In 2014, Colorado native Kristen Stiles set out to create an app that would help parents find, book and pay babysitters.
The resulting company, Sitter, went on to graduate from the Techstars startup accelerator program in 2017 and has raised about $2 million, she said.
Just before Christmas, however, Stiles emailed investors and said the company’s days were numbered.
“We informed our investors that we are going to be closing our operations,” Stiles told BusinessDen.
Last week, Sitter’s four employees moved out of their Industry coworking space. But Stiles said that email generated interest from potential acquirers.
“We are so overwhelmed and grateful for the outpouring of the support we have received from the Sitter community,” she said. “We’re continuing to operate the services they know and love while diligently working to find a long-term solution.”
Stiles declined to disclose Sitter’s revenue or how many users it has.
Stiles’ original intent was to make scheduling child care as simple as grabbing an Uber. While Stiles said parents loved the product — they could find sitters based on recommendations from friends — she realized they weren’t using the app as frequently as someone would use Uber, for example.
“In child care, it’s a different story because it’s not just a convenience thing,” she said. “Parents are tired.

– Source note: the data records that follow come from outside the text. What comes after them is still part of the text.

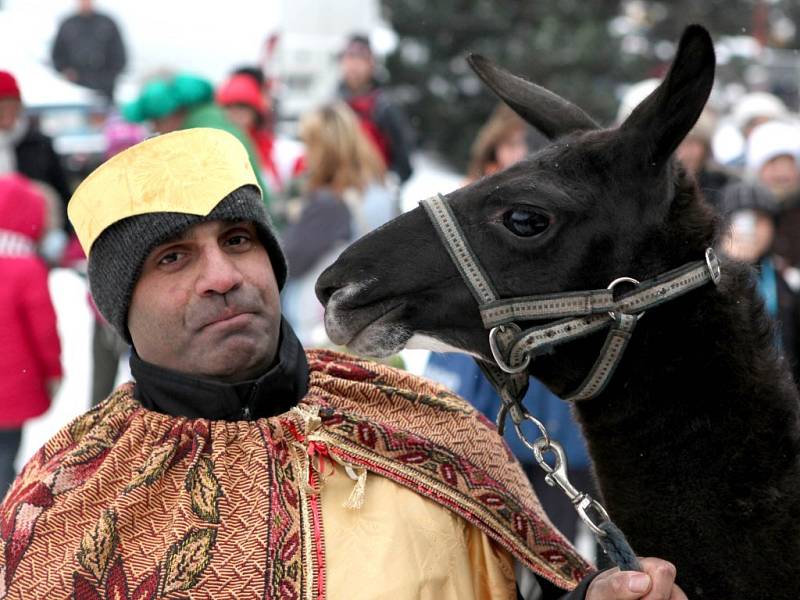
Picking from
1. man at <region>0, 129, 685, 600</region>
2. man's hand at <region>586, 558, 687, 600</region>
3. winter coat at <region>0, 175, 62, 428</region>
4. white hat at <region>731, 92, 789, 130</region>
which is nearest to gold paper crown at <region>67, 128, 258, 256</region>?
man at <region>0, 129, 685, 600</region>

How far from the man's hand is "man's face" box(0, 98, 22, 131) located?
5.45 metres

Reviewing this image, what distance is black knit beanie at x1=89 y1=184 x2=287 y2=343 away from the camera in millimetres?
2443

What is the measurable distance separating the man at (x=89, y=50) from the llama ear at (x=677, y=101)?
1018 cm

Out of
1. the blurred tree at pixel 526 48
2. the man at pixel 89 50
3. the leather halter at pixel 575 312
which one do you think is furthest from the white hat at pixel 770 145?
the man at pixel 89 50

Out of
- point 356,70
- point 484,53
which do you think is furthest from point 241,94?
point 484,53

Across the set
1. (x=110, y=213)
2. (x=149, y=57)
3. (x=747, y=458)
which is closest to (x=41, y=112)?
(x=149, y=57)

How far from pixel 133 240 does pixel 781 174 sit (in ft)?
18.4

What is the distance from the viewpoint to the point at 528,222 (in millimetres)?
2361

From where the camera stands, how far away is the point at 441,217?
243 centimetres

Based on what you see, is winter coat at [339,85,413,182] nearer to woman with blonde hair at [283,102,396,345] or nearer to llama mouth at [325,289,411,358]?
woman with blonde hair at [283,102,396,345]

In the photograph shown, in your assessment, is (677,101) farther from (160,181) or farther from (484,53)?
(484,53)

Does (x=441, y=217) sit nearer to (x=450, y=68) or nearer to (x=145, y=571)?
(x=145, y=571)

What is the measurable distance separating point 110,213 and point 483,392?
192 cm

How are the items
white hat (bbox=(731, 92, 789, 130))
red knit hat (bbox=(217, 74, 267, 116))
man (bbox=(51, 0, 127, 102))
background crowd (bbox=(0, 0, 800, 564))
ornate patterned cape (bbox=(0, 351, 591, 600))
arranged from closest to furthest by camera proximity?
1. ornate patterned cape (bbox=(0, 351, 591, 600))
2. background crowd (bbox=(0, 0, 800, 564))
3. red knit hat (bbox=(217, 74, 267, 116))
4. white hat (bbox=(731, 92, 789, 130))
5. man (bbox=(51, 0, 127, 102))
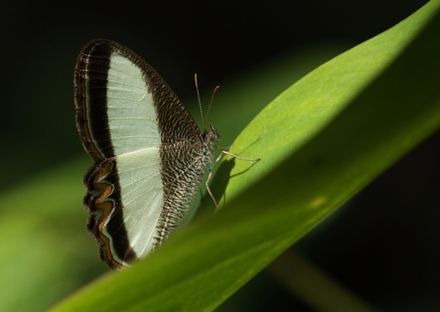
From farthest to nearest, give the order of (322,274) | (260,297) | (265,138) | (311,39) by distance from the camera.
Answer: (311,39)
(260,297)
(322,274)
(265,138)

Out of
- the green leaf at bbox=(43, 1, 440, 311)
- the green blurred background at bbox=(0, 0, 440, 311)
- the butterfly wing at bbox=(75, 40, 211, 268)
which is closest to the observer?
the green leaf at bbox=(43, 1, 440, 311)

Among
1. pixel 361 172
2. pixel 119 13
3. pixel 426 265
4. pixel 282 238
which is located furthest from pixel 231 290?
pixel 119 13

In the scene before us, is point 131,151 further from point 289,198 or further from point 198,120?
point 289,198

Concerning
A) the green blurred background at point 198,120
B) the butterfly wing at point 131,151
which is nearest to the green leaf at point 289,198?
the butterfly wing at point 131,151

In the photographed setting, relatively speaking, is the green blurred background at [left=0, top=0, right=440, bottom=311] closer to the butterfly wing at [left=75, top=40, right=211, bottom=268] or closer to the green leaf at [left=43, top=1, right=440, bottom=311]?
the butterfly wing at [left=75, top=40, right=211, bottom=268]

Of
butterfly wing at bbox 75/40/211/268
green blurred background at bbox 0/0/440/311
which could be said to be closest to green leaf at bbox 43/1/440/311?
butterfly wing at bbox 75/40/211/268

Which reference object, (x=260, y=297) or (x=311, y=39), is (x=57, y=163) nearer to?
(x=260, y=297)
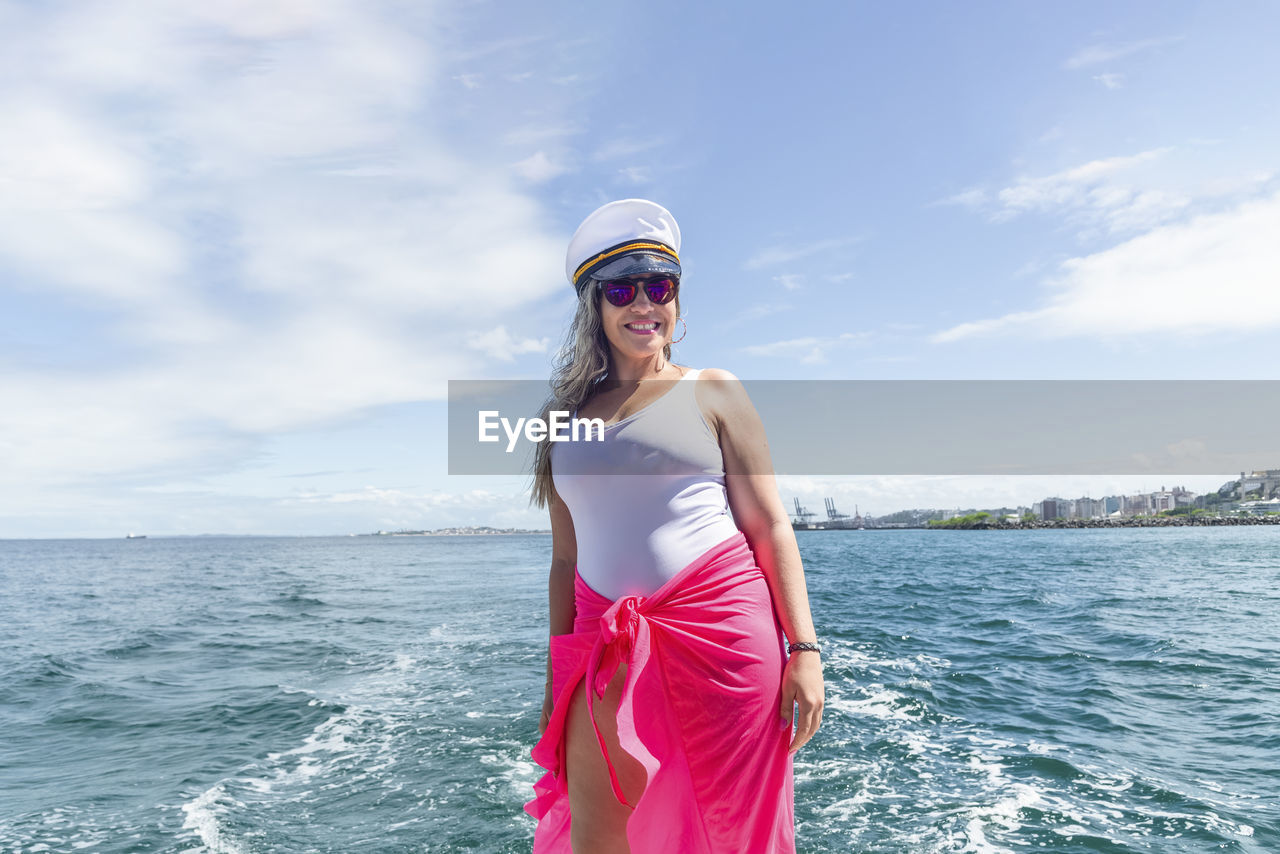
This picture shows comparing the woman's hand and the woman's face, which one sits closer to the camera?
the woman's hand

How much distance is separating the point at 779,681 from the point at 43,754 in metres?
9.56

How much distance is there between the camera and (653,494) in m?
1.82

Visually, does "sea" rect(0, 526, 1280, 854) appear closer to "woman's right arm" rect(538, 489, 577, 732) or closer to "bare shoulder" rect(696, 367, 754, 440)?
"woman's right arm" rect(538, 489, 577, 732)

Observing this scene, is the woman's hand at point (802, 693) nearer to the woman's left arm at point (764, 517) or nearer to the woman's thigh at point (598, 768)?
the woman's left arm at point (764, 517)

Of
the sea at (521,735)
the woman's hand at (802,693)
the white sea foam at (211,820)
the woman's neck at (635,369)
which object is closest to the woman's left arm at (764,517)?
the woman's hand at (802,693)

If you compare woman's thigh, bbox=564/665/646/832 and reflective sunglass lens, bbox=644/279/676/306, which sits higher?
reflective sunglass lens, bbox=644/279/676/306

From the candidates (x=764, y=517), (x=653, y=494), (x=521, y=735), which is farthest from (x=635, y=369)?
(x=521, y=735)

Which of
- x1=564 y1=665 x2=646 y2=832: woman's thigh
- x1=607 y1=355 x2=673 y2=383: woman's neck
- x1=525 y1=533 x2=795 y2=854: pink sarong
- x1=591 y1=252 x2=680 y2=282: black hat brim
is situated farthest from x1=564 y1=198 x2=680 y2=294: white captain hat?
x1=564 y1=665 x2=646 y2=832: woman's thigh

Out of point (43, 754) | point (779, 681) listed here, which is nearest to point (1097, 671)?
point (779, 681)

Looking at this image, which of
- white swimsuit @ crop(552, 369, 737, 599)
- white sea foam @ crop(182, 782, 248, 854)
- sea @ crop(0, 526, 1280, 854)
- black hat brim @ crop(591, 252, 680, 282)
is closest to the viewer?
white swimsuit @ crop(552, 369, 737, 599)

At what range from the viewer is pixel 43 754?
25.1 ft

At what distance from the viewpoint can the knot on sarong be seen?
68.8 inches

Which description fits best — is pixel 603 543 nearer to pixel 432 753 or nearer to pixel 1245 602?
pixel 432 753

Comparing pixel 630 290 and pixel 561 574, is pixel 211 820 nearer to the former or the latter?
pixel 561 574
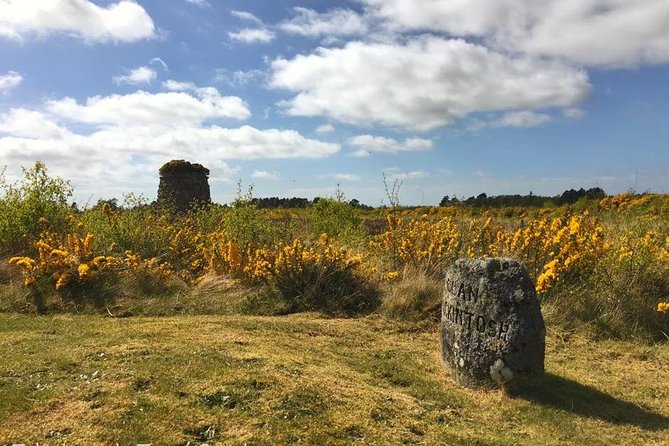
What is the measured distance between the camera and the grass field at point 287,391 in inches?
135

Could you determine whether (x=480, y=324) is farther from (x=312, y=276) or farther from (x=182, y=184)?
(x=182, y=184)

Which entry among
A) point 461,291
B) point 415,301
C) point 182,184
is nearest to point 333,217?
point 182,184

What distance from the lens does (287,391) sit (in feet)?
13.0

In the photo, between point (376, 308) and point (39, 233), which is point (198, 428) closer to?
point (376, 308)

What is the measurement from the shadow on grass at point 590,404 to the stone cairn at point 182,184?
1415 cm

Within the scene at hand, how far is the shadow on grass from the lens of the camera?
4.41 m

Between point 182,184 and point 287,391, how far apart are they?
14.8 metres

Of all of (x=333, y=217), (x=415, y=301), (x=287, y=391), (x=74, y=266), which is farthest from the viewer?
(x=333, y=217)

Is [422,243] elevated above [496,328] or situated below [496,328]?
above

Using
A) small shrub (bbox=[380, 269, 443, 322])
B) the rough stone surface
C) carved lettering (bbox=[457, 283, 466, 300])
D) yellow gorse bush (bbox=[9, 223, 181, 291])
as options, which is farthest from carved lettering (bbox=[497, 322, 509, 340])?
yellow gorse bush (bbox=[9, 223, 181, 291])

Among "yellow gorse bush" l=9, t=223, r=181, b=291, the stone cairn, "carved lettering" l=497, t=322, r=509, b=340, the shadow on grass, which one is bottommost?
the shadow on grass

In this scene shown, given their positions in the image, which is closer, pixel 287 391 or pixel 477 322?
pixel 287 391

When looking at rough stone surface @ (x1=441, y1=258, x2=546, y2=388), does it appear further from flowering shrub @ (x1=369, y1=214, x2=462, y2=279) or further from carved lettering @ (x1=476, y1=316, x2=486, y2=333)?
flowering shrub @ (x1=369, y1=214, x2=462, y2=279)

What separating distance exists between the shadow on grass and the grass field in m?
0.02
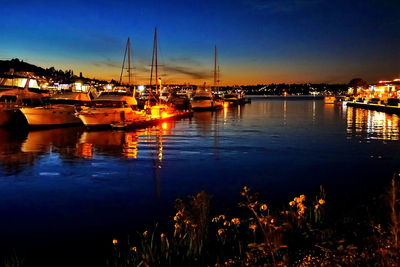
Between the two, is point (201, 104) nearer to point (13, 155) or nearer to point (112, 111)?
point (112, 111)

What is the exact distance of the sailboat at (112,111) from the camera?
39438 mm

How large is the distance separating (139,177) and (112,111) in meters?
24.1

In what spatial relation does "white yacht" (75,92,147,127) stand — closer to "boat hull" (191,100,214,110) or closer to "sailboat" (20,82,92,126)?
"sailboat" (20,82,92,126)

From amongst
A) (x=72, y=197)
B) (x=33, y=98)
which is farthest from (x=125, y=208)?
(x=33, y=98)

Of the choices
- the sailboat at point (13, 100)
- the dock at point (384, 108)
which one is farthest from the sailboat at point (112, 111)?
the dock at point (384, 108)

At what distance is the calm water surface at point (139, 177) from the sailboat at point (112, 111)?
18.4ft

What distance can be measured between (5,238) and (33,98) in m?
40.5

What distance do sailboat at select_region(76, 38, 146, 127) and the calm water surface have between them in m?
5.62

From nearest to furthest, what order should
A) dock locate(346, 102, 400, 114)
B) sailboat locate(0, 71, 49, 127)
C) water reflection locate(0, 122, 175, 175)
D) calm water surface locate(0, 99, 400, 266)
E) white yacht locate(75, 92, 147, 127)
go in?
calm water surface locate(0, 99, 400, 266)
water reflection locate(0, 122, 175, 175)
white yacht locate(75, 92, 147, 127)
sailboat locate(0, 71, 49, 127)
dock locate(346, 102, 400, 114)

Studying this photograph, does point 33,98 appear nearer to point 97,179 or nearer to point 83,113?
point 83,113

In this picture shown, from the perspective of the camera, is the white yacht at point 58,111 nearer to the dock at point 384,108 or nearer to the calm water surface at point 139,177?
the calm water surface at point 139,177

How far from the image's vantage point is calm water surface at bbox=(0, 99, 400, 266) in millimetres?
11539

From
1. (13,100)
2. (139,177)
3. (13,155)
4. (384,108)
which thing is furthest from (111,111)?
(384,108)

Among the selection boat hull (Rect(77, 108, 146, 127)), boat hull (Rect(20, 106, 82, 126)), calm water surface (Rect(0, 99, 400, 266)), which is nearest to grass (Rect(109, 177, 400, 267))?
calm water surface (Rect(0, 99, 400, 266))
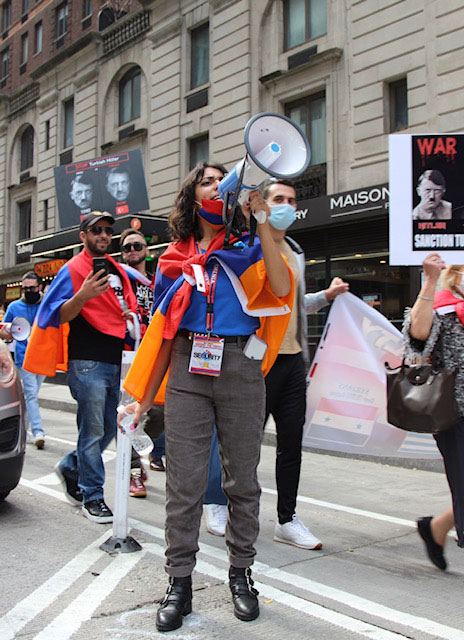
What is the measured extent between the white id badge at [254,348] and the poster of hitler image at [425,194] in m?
1.31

They don’t necessarily want to go out … it’s not just a convenience factor that limits parents. There’s a lot more that goes into it.”
Plus, booking a babysitter is more expensive than booking an Uber.
“The economics are such that rising minimum wages, which are a fabulous thing, increase the cost of sitters,” she said. “The parent pricing sensitivity is very high. It’s difficult for a person like us, who’s essentially a middleman, to make a whole lot of money off those margins. It’s just a difficult dynamic.”
All along, Stiles has also felt the pinch from some of the bigger players in the industry, specifically Care.com, Urban Sitter and Sittercity.com.
Sitter takes a 4 percent cut of babysitting transactions made through its app, Stiles said. But the company has experimented with different business models, at one point charging parents $50 per year and sitters $30 per year, to use its upgraded product. In December 2017, the company also began selling its software to nanny and child care agencies, in addition to running the app.
“Given the situation and the circumstances, we were constantly learning and changing,” Stiles said. “You play your cards and you try to make the best of it.
“When I look at the future and our options, I just didn’t see a good return for our investors.”
Sitter’s local investors include Rockies Venture Club, Mergelane, Batshit Crazy Ventures and Kokopelli Capital, according to the company’s website.